**The problem**
Starting at the line that contains "From nearest to farthest, how should" and ending at the last line of the records, format those lines as a Markdown table with the columns Row and Line, one numbered row per line, with blank lines omitted.

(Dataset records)
----

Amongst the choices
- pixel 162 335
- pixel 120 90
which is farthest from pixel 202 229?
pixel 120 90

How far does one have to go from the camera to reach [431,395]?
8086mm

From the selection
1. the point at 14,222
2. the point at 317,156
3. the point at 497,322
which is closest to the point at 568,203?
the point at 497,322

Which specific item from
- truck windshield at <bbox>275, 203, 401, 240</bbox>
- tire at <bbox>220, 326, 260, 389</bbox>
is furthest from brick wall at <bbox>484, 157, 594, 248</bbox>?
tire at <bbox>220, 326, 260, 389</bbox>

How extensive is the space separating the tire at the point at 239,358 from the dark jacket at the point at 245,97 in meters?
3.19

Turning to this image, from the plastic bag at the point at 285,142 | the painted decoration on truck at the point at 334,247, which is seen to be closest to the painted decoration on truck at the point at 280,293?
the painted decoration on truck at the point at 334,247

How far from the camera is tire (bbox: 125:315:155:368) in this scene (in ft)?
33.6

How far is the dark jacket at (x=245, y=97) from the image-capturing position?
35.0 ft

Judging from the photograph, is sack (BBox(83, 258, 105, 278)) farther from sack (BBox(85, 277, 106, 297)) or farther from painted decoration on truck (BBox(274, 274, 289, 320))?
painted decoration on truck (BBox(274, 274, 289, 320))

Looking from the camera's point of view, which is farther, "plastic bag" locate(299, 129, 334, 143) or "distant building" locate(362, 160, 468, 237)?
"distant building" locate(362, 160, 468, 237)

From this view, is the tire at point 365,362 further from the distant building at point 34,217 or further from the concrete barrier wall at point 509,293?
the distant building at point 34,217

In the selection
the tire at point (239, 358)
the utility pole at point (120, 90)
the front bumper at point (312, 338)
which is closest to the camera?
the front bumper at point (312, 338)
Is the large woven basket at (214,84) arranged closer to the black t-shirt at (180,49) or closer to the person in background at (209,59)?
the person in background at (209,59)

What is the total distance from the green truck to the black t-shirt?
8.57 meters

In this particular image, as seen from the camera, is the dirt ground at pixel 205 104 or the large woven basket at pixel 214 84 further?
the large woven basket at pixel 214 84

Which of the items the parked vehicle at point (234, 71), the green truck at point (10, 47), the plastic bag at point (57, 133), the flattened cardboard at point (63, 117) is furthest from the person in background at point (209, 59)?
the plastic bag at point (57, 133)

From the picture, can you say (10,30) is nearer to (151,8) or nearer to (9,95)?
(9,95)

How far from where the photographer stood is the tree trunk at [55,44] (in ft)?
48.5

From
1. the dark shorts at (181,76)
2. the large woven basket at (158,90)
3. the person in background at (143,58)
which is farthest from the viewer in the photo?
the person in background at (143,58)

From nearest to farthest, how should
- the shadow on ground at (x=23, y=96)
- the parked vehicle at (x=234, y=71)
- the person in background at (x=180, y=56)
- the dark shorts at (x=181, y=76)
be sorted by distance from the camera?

----

**Final result**
| Row | Line |
|---|---|
| 1 | From nearest to farthest, how should |
| 2 | - the shadow on ground at (x=23, y=96) |
| 3 | - the parked vehicle at (x=234, y=71) |
| 4 | - the person in background at (x=180, y=56) |
| 5 | - the dark shorts at (x=181, y=76) |
| 6 | be sorted by distance from the camera? |